PROBLEM DETAILS | Count the lines in the items below that contain the string "treeline", and give only that number.

(Records from a dataset)
#####

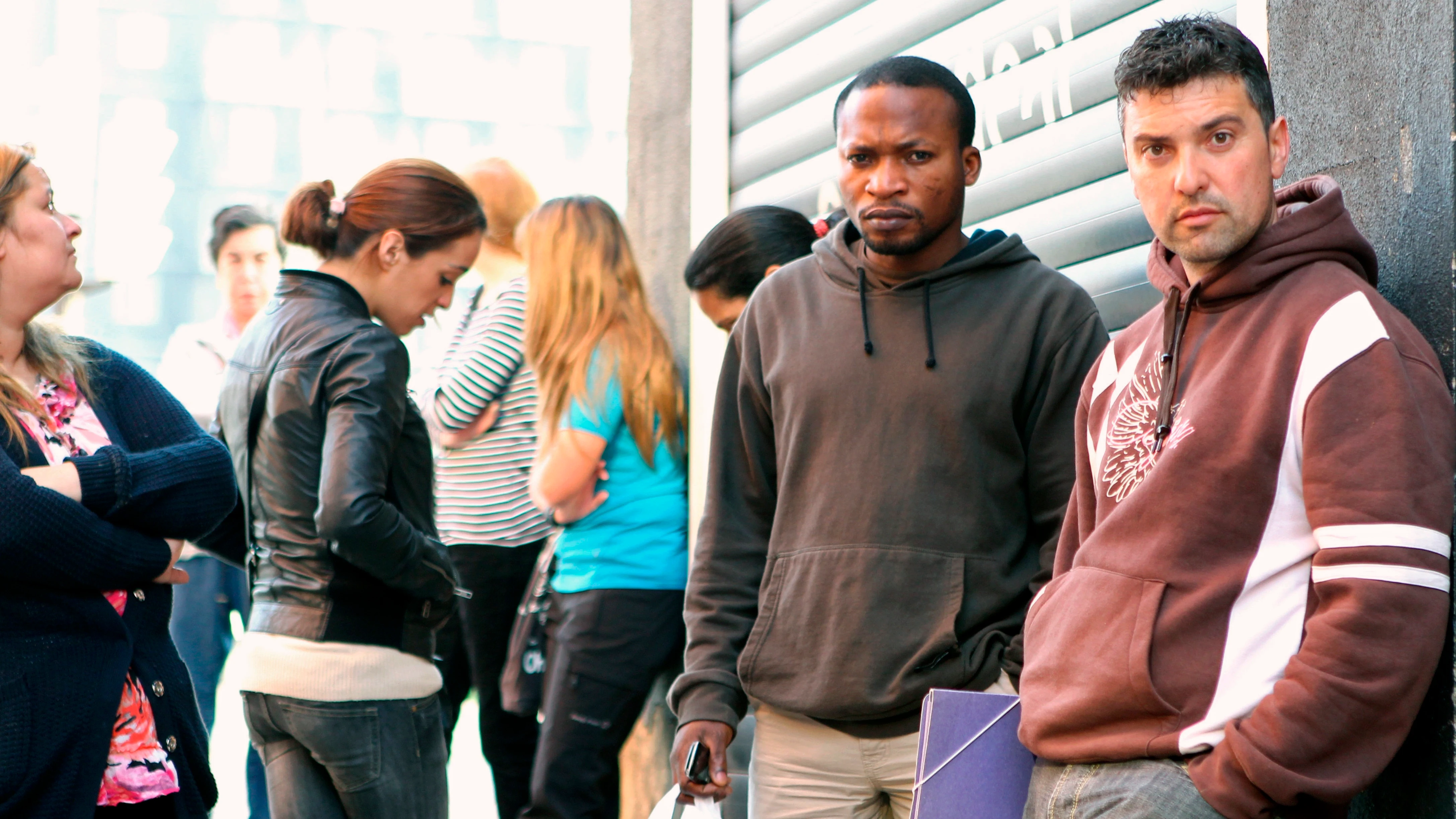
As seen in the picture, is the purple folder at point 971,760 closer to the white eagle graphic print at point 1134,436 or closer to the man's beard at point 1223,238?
the white eagle graphic print at point 1134,436

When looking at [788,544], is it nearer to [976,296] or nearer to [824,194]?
[976,296]

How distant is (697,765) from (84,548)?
120 cm

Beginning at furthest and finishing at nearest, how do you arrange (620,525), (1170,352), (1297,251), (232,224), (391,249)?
1. (232,224)
2. (620,525)
3. (391,249)
4. (1170,352)
5. (1297,251)

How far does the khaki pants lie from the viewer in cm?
262

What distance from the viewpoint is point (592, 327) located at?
4438mm

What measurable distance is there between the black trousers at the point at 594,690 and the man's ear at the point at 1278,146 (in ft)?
8.45

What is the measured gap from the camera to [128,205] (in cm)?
4806

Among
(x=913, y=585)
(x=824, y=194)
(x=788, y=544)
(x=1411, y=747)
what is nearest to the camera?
(x=1411, y=747)

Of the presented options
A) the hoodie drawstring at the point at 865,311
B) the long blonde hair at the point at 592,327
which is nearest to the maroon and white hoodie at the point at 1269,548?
the hoodie drawstring at the point at 865,311

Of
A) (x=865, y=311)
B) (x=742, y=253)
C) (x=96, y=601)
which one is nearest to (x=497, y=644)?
(x=742, y=253)

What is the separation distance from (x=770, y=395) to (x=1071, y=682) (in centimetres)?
107

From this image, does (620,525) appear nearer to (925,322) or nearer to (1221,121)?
(925,322)

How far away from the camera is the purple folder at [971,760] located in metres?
2.17

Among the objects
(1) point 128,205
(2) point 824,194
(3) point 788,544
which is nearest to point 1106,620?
(3) point 788,544
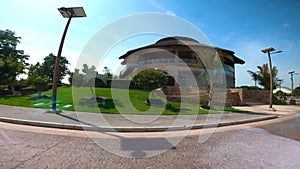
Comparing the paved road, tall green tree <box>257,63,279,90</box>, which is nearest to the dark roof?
tall green tree <box>257,63,279,90</box>

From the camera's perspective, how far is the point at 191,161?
336 centimetres

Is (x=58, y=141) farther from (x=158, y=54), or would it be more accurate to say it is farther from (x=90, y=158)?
(x=158, y=54)

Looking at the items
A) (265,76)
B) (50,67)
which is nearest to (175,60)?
(265,76)

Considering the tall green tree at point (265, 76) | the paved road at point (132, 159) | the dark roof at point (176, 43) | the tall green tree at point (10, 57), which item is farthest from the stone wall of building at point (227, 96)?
the tall green tree at point (10, 57)

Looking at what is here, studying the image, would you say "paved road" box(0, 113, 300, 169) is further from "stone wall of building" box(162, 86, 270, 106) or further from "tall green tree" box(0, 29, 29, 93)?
"tall green tree" box(0, 29, 29, 93)

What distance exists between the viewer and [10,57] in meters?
24.1

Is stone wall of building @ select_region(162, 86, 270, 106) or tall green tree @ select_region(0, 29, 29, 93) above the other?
tall green tree @ select_region(0, 29, 29, 93)

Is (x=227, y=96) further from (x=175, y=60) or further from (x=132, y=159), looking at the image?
(x=132, y=159)

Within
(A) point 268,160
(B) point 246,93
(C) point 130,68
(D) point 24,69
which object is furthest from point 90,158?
(C) point 130,68

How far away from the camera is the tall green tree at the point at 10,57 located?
16938mm

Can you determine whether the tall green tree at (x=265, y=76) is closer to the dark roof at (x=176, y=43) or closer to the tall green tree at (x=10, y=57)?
the dark roof at (x=176, y=43)

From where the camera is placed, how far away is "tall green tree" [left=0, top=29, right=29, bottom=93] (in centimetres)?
1694

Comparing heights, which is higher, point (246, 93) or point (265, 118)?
point (246, 93)

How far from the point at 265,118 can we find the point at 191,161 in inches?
366
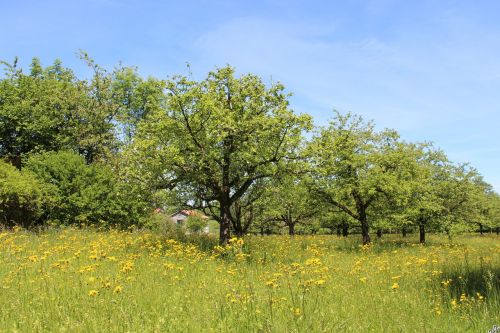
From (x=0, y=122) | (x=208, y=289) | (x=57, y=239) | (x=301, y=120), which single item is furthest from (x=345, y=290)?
(x=0, y=122)

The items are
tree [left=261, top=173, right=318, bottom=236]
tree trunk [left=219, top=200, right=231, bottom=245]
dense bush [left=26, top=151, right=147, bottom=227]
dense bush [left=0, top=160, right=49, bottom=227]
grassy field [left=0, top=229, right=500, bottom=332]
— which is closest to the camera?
grassy field [left=0, top=229, right=500, bottom=332]

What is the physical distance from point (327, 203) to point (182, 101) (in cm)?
1265

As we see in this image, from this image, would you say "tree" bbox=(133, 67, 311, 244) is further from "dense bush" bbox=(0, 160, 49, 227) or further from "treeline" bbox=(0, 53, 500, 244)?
"dense bush" bbox=(0, 160, 49, 227)

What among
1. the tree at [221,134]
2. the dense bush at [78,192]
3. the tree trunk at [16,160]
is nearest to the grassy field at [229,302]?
the tree at [221,134]

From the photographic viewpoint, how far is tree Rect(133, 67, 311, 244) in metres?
14.4

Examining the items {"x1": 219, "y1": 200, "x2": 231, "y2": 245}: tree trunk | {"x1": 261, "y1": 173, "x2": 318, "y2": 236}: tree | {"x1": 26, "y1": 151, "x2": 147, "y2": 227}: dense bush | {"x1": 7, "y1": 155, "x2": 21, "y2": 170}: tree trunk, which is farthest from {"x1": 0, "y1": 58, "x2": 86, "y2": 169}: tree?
{"x1": 219, "y1": 200, "x2": 231, "y2": 245}: tree trunk

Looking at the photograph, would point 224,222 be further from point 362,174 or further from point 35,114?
point 35,114

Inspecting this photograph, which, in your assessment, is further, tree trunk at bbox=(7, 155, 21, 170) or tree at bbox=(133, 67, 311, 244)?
tree trunk at bbox=(7, 155, 21, 170)

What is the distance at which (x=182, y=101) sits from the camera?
1443 cm

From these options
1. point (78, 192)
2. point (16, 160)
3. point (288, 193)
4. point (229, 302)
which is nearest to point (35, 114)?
point (16, 160)

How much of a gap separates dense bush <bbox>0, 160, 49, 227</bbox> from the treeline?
3.0 inches

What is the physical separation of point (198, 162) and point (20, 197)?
1141 centimetres

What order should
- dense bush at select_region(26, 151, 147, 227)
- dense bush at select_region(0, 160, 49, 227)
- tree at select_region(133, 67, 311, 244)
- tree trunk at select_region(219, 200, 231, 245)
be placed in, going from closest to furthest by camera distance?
tree at select_region(133, 67, 311, 244)
tree trunk at select_region(219, 200, 231, 245)
dense bush at select_region(0, 160, 49, 227)
dense bush at select_region(26, 151, 147, 227)

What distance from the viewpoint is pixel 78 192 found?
74.8 feet
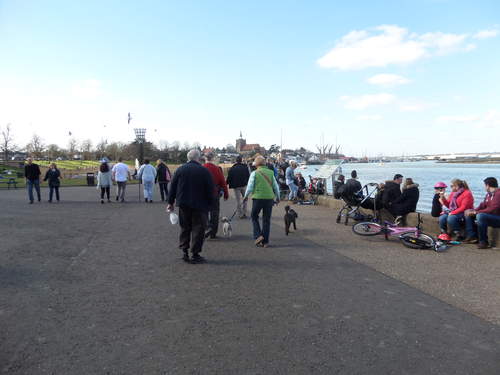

#####

ANSWER TO THE PROBLEM | 2